Retype all the entries word for word, but omit the pictures.

Source data:

------------------------------------------------------------

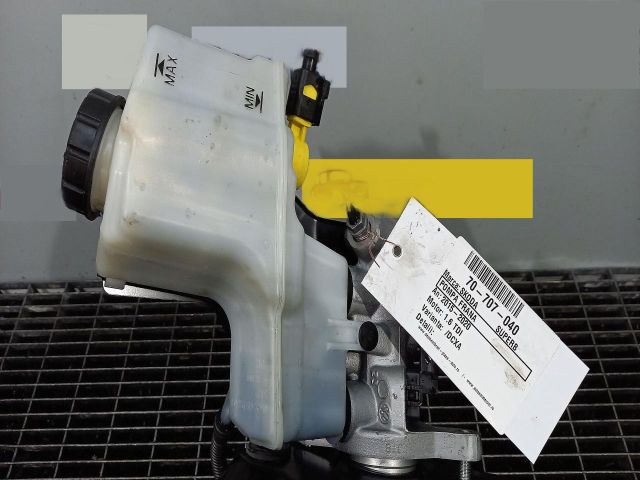 bontott SKODA SUPERB III Főfékhenger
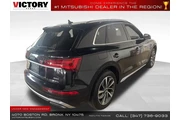 $20295 : Audi Q5 2022 AWD quattro S l thumbnail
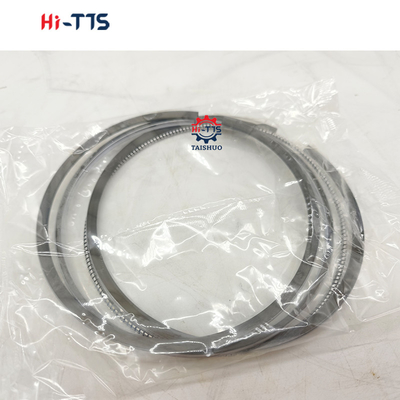 Bagian Cadangan Mesin 6150-31-2030 6150312030 RIK Brand Piston Ring 6D125 6D125E
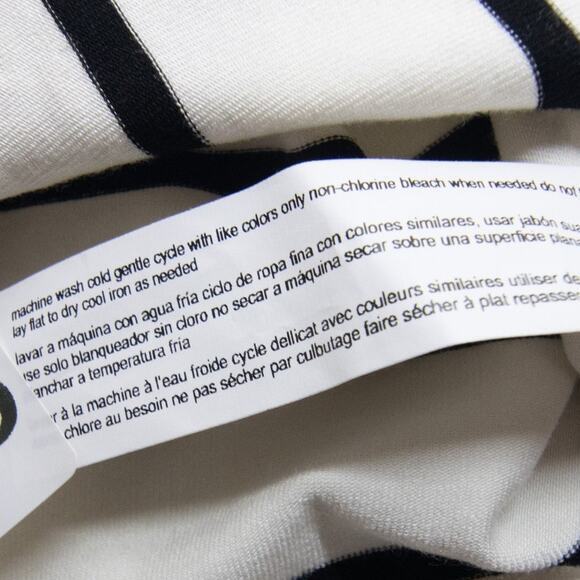 New!‎ ELOQUII Women's Plus Size Wrap Around Dress, 28 - Picture 13 of 13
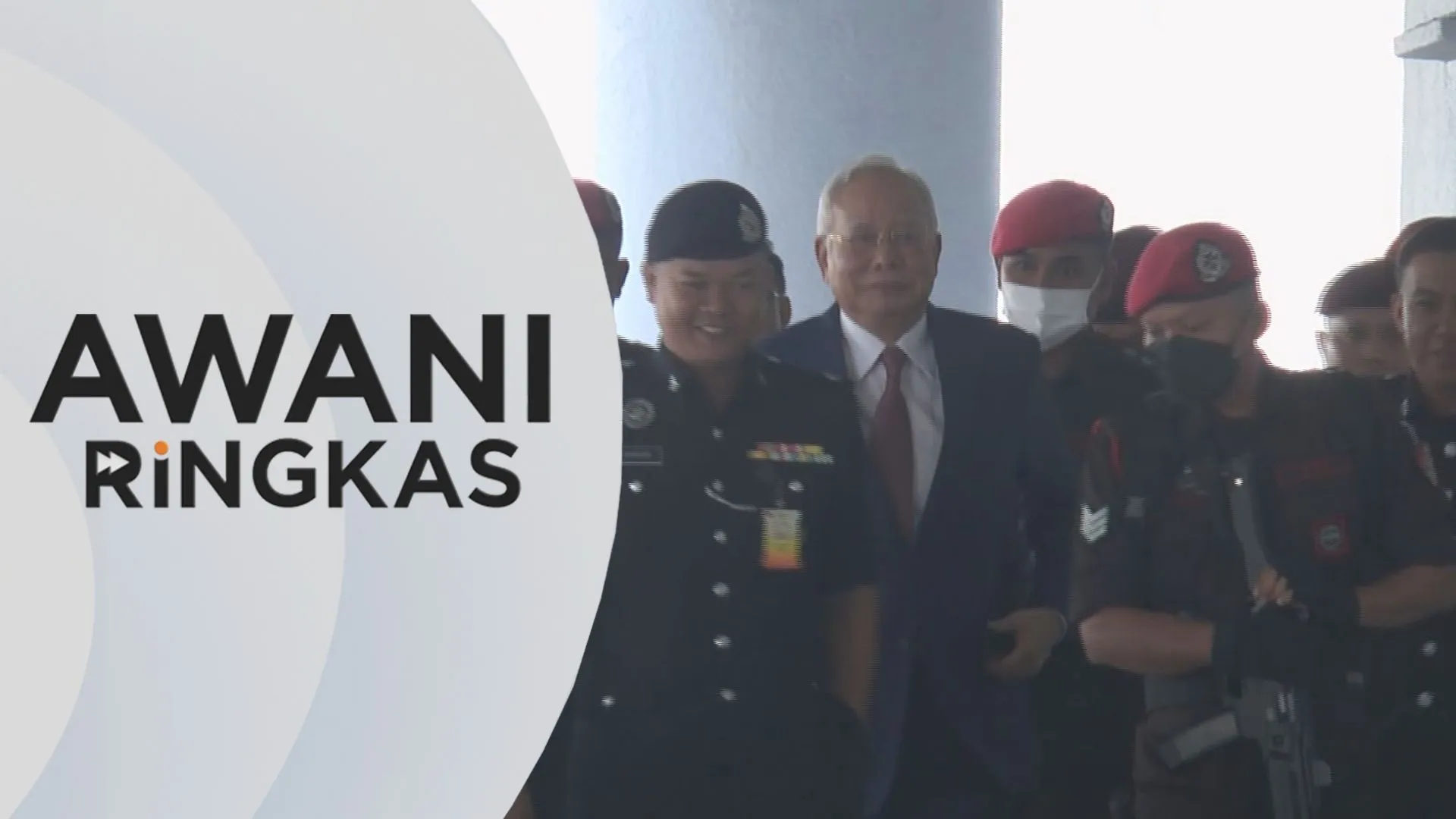 AWANI Ringkas: Kor Ming letak jawatan, kalau Najib bebas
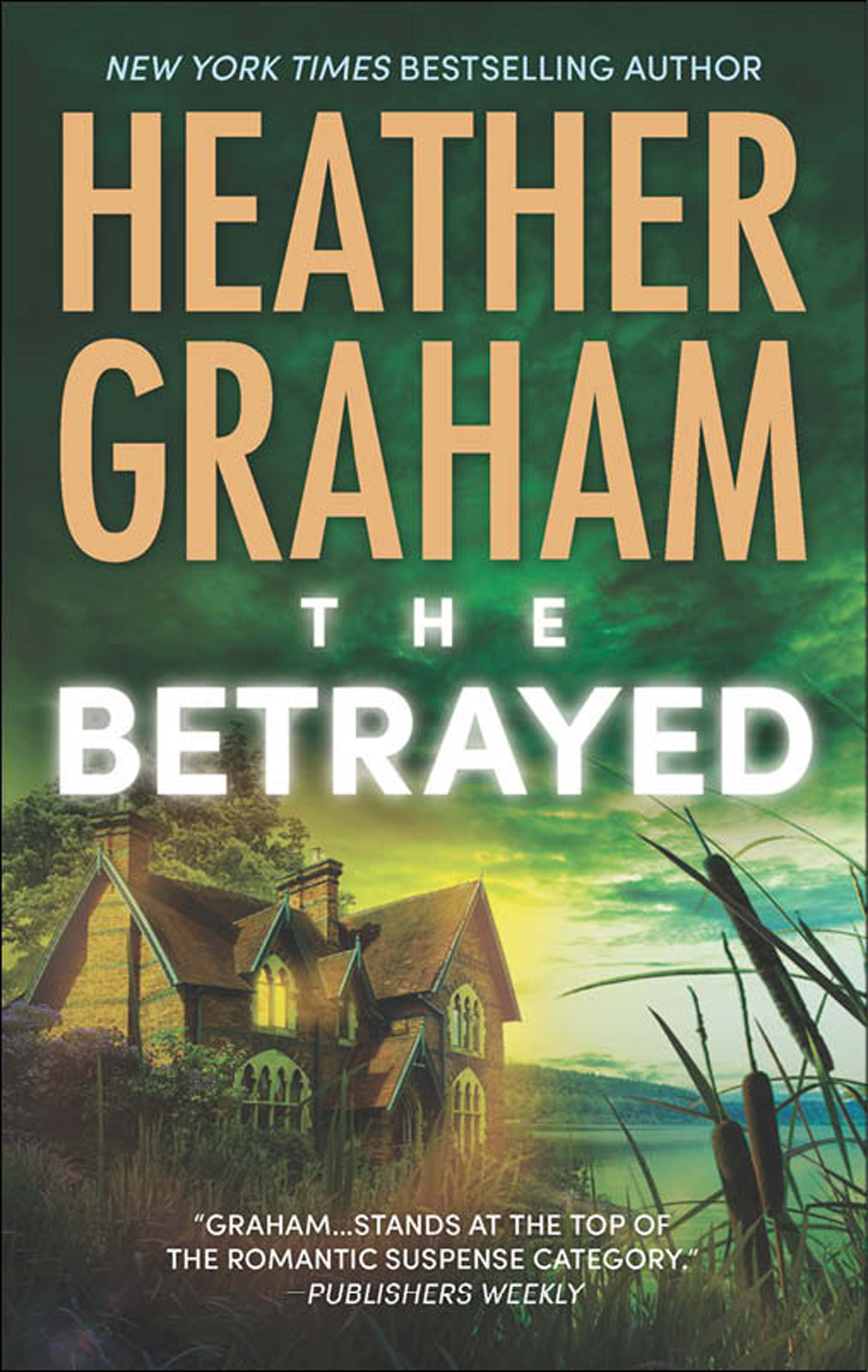 Обложка книги «The Betrayed»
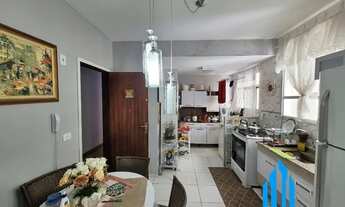 Imagem: Apartamento com 2 quartos sendo 1 suite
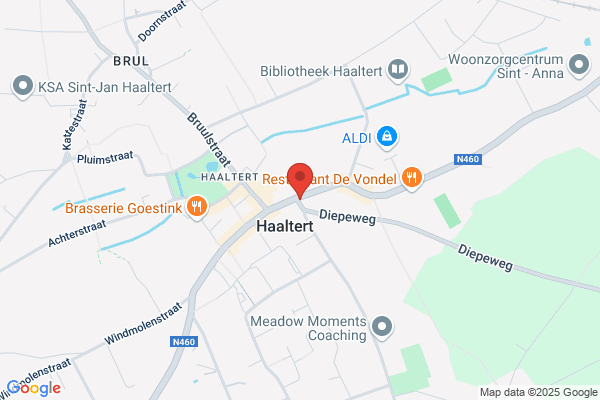 Gilberte Vanhulle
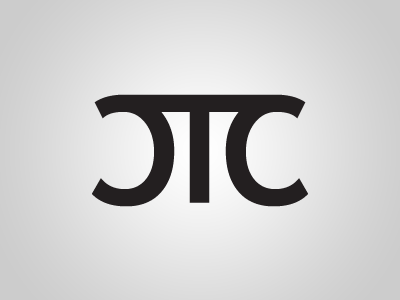 Personal Logo Mark ctc glyph logo logo mark personal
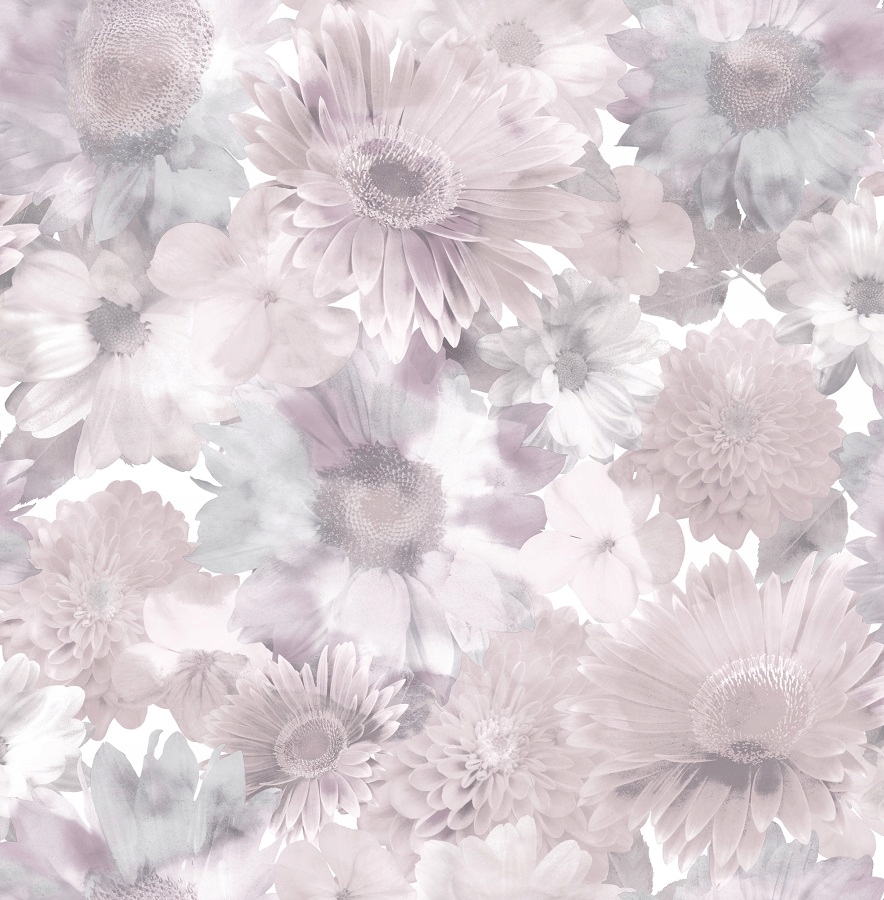 Tapeta Graham & Brown Highland Flowers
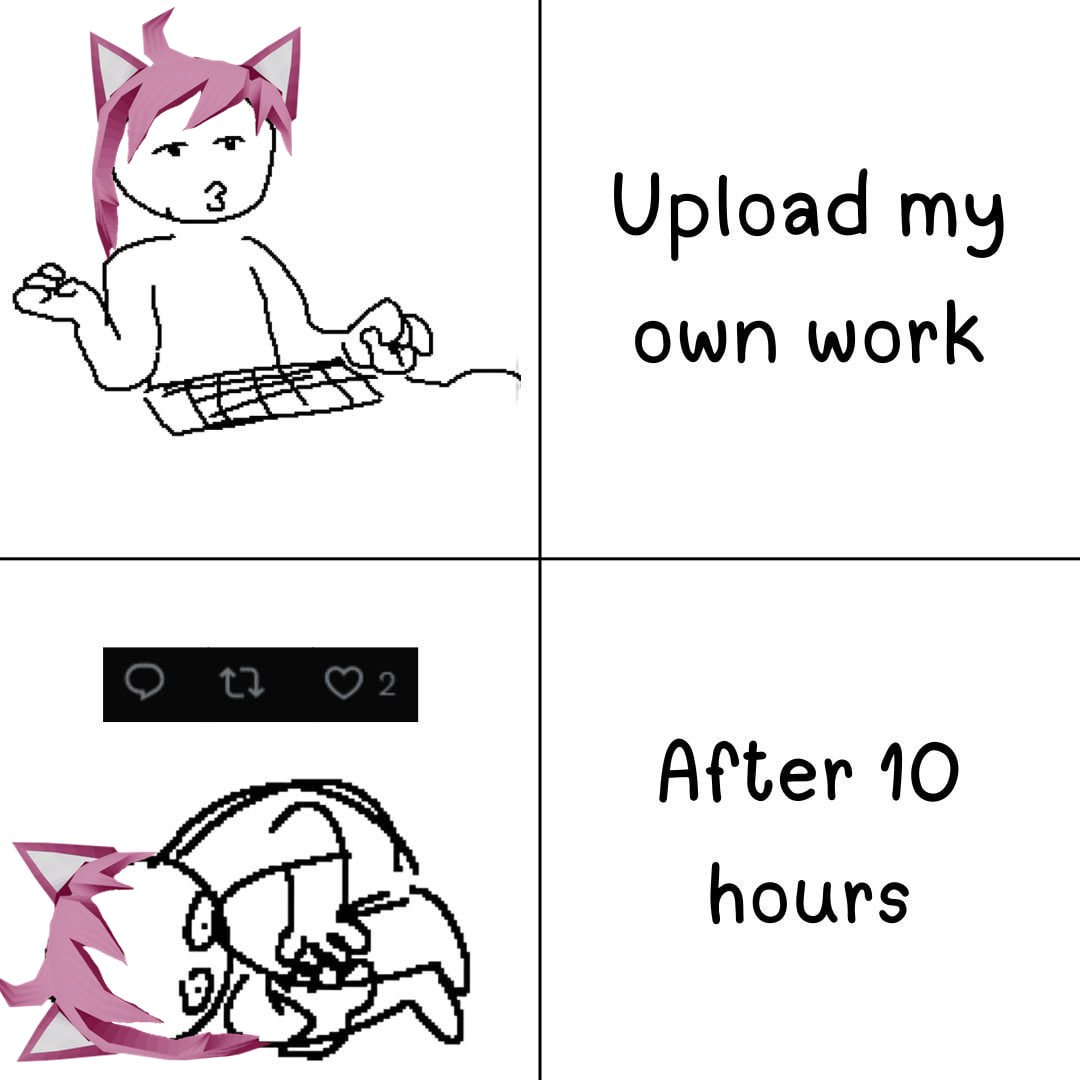 White Box | House Of Decay tweet media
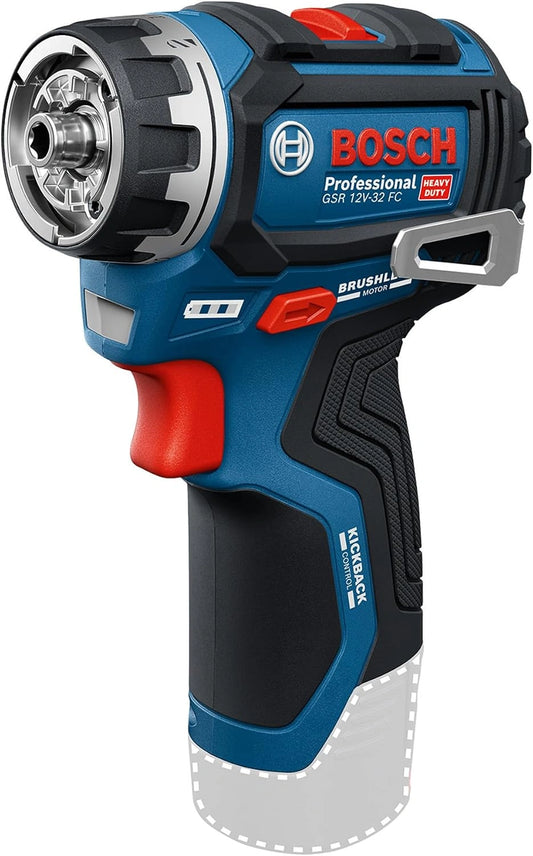 Bosch PRO 12V, Batteria ricaricabile, 12V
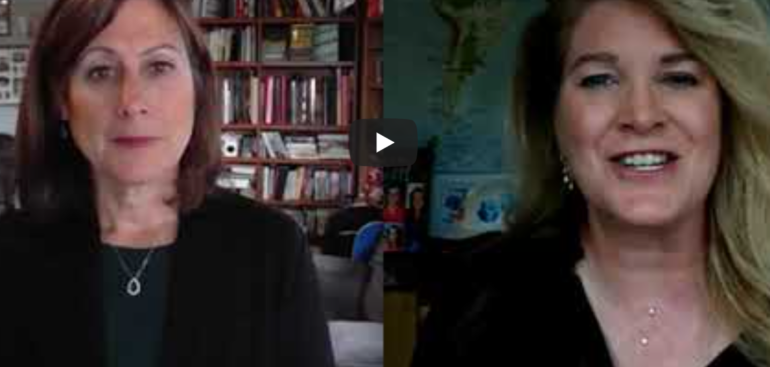 BeCOME Interview with Cara Antoine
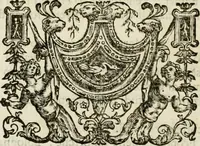 An illustration from Teoria e pratica di architettura civile : per istruzione della gioventú specialmente romana (1788)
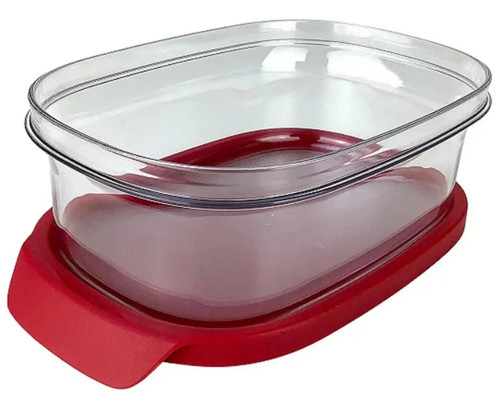 New tupperware ultra - tupperware,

------------------------------------------------------------

Task solution:
 bontott SKODA SUPERB III Főfékhenger
 $20295 : Audi Q5 2022 AWD quattro S l thumbnail
 Bagian Cadangan Mesin 6150-31-2030 6150312030 RIK Brand Piston Ring 6D125 6D125E
 New!‎ ELOQUII Women's Plus Size Wrap Around Dress, 28 - Picture 13 of 13
 AWANI Ringkas: Kor Ming letak jawatan, kalau Najib bebas
 Обложка книги «The Betrayed»
 Imagem: Apartamento com 2 quartos sendo 1 suite
 Gilberte Vanhulle
 Personal Logo Mark ctc glyph logo logo mark personal
 Tapeta Graham & Brown Highland Flowers
 White Box | House Of Decay tweet media
 Bosch PRO 12V, Batteria ricaricabile, 12V
 BeCOME Interview with Cara Antoine
 An illustration from Teoria e pratica di architettura civile : per istruzione della gioventú specialmente romana (1788)
 New tupperware ultra - tupperware,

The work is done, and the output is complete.